Leaving your phone plugged in will help, and I tend to plug my phone in whenever it's convenient, but it's also meant to be a mobile device, so I'm not a slave to a charging cable.

Lithium ion batteries have a life span based in something called cycles. A cycle is when you end up going through a full charge, even if it happens in increments. For example, if you go down to 80% charge, charge it up, and then go down to 50% charge, charge it up again, and then go down to 70% charge you'll have used up one cycle since you used up 20% and then 50% and then 30% for a total of 100%. This is why it's good to plug your phone in when you can to save cycles.


Lithium ion batteries also tend to like shallow charges, so again, if it's convenient, you'll want to charge it up when it gets between 80% and 40% left on your battery. Again, this is just something they like, but you won't be doing significant damage to your battery if you let it run all the way down or top it off when it's only down about 5% or 10%.


There are two things lithium batteries don't like. One is heat, so try to keep your phone from over heating, like leaving it in a sunny car with the windows up. They other thing they don't like is losing all of their charge. This won't happen when you let your battery go down to 0% since the electronics on your battery will say you're at 0% and shutdown even though they still have some charge left. What you don't want to do is let your phone run all the way down and then store it somewhere, since your battery will lose charge even if the phone is powered off. If you want to store your phone for some length of time, make sure the battery is topped off first.

——————————

Carry on the text about caring for a phone's lithium ion battery, starting right after its last sentence.

* **Source material**:

——————————

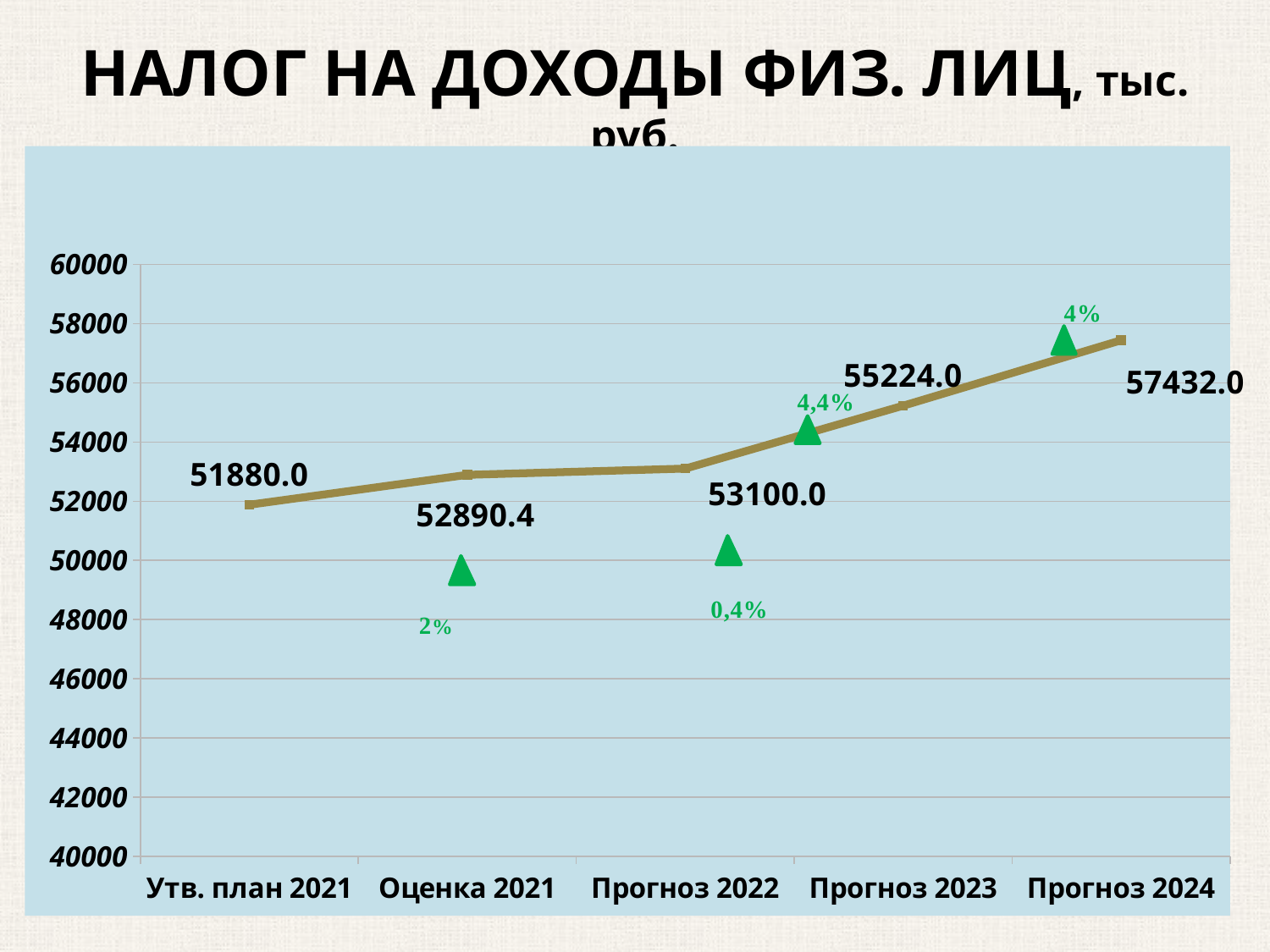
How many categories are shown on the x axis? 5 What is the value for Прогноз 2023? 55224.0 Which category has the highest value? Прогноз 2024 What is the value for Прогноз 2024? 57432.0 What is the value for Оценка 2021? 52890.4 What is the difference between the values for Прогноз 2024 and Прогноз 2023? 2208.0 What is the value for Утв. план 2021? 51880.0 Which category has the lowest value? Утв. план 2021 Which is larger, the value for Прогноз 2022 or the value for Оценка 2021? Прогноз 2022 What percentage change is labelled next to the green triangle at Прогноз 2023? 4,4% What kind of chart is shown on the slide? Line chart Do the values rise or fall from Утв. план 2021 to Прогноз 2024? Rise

——————————

* **Result of this exercise**:
Anyone can check anything I've said by researching this on your own. The last time I read up on this, Battery University had a good article.



On 6/1/19 12:29 PM, 'deidre muccio' via VIPhone wrote:
Hello all
Someone I know repeatedly tells me that she keeps her i Phone 6S plugged in
all the time, and that it does not add to the wear on the longtime battery
life of the phone. What I think she is suggesting is that because the phone
is plugged in all the time, (she has an additional battery pack of some sort
as back up when she is out) that the phone never goes through cycles of
recharging which means the battery will last indefinitely.
        I have an iPhone 6 and don't know if this applies, or is advisable.
        I'm still stuck back in the thinking that the phones only have so
many times they can be charged but how that calculation is made I can't say.
As it is my phone is on almost all the time, I use it for all kinds of
things, never have location services on, and rarely have cellular data on
cause I do not have unlimited, and between reading, podcasts, calender, Tune
In, mail, and miscellaneous other apps, the phone has to be charged daily,
sometimes several times a day.
                So is the battery in the iphone 6 the same as the 6S and is
it true that there is an advantage to keeping it plugged in all the time?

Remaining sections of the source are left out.